Mamma iniziò a parlare con quella Melanie in un gergo lavorativo che capivo a stento.

I minuti passavano e io iniziavo a sudare, in equilibrio su un piede solo. "Mamma, ti sei scordata di me? Non ce la faccio più" mi lamentai.

"Stop" disse lei senza guardare il cronometro, prima ancora che io finissi la frase. Si era veramente scordata di me!

"Abbiamo finito?" chiesi, ma lei poggiata alla spalliera della sedia e sporta verso i documenti che Melanie stava guardando, continuava a prestare attenzione alla ragazza e a ignorare me.

"Mamma" dissi in tono lamentoso.

"Sì, tesoro. Togliti la maglia che ti massaggio. E poi puoi tornare a casa".

Odiavo quei massaggi alla schiena.

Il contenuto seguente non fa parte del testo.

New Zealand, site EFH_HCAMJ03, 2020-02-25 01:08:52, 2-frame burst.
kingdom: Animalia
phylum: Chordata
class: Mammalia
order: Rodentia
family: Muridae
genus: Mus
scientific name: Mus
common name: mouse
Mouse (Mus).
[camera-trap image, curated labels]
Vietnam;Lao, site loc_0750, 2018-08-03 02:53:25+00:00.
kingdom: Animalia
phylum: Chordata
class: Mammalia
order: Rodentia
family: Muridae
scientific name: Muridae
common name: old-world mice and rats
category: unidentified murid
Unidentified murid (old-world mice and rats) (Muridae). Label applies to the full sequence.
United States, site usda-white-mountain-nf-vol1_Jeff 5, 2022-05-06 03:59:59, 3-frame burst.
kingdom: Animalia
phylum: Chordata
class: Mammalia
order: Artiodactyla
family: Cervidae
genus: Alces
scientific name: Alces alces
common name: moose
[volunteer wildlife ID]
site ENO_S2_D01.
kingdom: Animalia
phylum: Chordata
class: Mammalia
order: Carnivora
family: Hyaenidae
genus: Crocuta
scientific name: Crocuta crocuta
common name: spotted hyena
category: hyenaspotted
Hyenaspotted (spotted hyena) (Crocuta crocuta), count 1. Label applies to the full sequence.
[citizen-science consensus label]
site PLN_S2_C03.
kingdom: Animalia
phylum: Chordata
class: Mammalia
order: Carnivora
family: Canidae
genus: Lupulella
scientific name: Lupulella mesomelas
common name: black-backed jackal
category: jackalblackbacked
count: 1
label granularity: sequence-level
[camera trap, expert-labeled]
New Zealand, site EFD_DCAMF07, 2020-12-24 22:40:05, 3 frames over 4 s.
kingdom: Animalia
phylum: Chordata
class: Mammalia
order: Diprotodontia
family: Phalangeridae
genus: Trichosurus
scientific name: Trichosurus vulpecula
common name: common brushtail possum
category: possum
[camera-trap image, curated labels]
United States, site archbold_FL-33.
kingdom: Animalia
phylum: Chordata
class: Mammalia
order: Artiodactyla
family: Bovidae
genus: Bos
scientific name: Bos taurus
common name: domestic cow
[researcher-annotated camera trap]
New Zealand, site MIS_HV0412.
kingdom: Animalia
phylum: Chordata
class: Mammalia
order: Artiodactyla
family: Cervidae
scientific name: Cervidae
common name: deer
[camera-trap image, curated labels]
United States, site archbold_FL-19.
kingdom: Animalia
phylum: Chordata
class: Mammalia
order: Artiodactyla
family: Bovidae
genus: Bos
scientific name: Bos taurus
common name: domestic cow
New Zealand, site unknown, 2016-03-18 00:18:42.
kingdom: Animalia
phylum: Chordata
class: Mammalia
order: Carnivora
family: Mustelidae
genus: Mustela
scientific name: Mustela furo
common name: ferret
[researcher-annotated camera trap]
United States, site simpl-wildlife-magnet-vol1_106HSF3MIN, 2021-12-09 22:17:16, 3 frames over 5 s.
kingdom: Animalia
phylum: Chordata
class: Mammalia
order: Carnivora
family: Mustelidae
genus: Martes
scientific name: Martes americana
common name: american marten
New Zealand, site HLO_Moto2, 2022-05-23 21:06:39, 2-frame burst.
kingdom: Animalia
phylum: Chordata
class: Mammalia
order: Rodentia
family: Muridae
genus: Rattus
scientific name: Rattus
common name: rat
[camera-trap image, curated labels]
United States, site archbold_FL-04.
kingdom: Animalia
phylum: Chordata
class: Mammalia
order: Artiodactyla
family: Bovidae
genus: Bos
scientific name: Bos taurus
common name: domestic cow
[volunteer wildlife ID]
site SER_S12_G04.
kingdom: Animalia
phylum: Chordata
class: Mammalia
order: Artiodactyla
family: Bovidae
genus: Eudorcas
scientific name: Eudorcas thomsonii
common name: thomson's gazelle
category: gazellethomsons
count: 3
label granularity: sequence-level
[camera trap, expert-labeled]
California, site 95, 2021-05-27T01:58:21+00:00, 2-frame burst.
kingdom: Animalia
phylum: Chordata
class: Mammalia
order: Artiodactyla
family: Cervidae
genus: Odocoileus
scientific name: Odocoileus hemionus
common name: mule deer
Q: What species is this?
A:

Dovevano essere rilassanti, ma per me erano solo fastidiosi per la mia schiena ancora troppo sensibile.

"Vuoi che lo faccia io?" chiese Melanie alla mamma. E io volevo capire improvvisamente chi cavolo fosse quella ragazza. Non volevo che mi toccasse.

"No, tranquilla, faccio io. Tu continua qui". Quasi sospirai di sollievo per la risposta della mamma, mentre mi toglievo la maglia e mi distendevo sullo stomaco.